Congress is dealing with it by blowing town for an entire week for an extended Presidents Day seven-day weekend. The president and the missus will be taking their own separate vacations, golfing and skiing respectively.

So that should answer the burning question I know has been on all your minds lately: Where are all our politicians? Where's all our money?

Tell it, Karen!


Wonder if anyone's listening?


2 comments:

Commander Zaius said...

"Where are all the customers?

Unfortunately several factors out of my control force me to stop at Wal Mart from time to time. One being the fact that I do my shopping when I get off work early in the morning and you can't throw a rock more than a couple of times before you hit one of the many Wal Marts in this area open 24/7.

Be that as it may I am hearing some noise that Wal Mart is freaking out over Amazon daring to step into their areas of cheap good. We buy our batteies for things like remote controls and flashlights online through Amazon because they are tons cheaper along with detergent and other items.

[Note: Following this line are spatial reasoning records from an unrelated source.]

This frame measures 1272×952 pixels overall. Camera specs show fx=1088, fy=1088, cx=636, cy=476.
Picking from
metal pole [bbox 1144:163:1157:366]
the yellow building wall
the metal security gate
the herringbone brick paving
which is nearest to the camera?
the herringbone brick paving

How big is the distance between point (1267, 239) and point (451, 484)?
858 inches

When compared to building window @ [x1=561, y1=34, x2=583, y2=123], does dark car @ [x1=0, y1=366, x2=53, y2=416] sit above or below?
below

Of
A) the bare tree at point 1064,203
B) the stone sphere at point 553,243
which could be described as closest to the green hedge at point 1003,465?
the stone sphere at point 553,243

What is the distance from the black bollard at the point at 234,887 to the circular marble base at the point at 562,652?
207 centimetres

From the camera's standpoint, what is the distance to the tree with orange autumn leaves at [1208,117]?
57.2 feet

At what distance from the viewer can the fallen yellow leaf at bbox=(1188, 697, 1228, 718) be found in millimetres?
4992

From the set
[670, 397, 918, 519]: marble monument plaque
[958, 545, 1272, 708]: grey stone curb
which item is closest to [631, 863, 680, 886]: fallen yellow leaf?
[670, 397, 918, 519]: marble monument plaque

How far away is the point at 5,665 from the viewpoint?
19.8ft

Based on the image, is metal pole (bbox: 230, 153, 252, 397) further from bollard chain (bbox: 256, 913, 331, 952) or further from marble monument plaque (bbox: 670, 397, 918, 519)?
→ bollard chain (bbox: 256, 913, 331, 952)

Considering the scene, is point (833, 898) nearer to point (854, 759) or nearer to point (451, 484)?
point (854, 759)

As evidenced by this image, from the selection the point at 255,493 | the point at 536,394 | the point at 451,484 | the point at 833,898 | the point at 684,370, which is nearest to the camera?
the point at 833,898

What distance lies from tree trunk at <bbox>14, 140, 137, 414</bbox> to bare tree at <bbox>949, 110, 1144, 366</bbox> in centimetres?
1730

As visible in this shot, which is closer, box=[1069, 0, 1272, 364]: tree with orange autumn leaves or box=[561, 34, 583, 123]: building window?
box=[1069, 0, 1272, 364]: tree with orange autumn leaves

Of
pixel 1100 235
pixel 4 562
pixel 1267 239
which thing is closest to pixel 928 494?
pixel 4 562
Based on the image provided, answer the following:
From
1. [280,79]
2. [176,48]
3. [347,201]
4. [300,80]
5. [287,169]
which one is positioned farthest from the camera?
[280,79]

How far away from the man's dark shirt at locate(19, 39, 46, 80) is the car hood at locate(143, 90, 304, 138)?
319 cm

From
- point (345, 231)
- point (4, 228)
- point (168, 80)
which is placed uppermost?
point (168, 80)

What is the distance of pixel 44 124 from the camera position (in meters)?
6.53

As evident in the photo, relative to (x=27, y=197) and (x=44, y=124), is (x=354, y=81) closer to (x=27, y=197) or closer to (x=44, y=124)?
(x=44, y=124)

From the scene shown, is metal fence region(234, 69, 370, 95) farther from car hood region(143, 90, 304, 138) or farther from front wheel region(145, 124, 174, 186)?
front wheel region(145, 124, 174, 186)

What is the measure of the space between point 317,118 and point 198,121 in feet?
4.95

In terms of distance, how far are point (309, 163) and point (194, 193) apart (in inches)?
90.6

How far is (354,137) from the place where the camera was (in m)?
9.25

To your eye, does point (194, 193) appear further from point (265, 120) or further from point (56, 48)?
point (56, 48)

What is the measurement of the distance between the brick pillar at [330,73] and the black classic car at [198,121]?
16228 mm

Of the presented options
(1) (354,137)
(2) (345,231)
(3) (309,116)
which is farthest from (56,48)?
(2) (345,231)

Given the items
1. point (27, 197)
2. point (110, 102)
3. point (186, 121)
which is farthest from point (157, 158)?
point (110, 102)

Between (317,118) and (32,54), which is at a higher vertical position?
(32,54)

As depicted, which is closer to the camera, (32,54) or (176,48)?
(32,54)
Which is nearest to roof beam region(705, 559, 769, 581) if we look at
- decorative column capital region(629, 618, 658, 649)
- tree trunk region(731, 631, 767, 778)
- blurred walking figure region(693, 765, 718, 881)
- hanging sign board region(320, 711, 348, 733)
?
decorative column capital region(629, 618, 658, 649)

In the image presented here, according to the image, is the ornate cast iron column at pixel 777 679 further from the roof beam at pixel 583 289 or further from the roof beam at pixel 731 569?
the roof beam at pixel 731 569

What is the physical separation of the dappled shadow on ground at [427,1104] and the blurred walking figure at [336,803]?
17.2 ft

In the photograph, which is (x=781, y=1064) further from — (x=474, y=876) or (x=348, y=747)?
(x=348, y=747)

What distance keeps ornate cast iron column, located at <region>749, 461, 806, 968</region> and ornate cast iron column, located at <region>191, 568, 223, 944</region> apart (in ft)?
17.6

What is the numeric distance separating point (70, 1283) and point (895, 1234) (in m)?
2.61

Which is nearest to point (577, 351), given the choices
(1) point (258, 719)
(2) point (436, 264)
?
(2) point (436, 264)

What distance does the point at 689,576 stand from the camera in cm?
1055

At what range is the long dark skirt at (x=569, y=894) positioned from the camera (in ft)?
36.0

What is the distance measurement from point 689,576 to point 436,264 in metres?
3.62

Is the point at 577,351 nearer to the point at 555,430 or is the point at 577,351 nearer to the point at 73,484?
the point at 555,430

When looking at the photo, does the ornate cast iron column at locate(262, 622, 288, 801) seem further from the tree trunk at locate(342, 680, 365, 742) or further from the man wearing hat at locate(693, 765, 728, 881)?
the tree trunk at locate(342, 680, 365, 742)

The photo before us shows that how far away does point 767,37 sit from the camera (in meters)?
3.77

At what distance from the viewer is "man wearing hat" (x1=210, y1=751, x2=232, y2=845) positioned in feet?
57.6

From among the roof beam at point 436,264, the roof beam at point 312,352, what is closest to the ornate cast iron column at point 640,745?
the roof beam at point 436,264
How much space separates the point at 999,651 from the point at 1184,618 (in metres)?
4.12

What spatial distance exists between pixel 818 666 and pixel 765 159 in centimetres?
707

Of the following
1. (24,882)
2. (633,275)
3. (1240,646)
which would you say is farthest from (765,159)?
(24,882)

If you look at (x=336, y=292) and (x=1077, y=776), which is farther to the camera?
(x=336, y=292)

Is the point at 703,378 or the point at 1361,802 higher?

Yeah, I know Amazon is no saint either but until a socially responsible retailer comes into play I'd rather give them my business as much as possible. I utterly despise Wal Mart.


Cirze said...

Amen, Bro!

(If I were a praying woman, I might say.)

I hear that they're getting ready to abandon the increasingly poverty-stricken USA anyway for all those rich (with American business tax-break writeoff $$$$$) and better developing economies in India, China, etc.

At least we got miles of parking lots out of their temporary habitation, eh?

(Which we need to house our increasing number of poor (which are growing by leaps and bounds) at night now.)

Love ya,

S

"Oh, they paved Paradise, put up a parking lot!"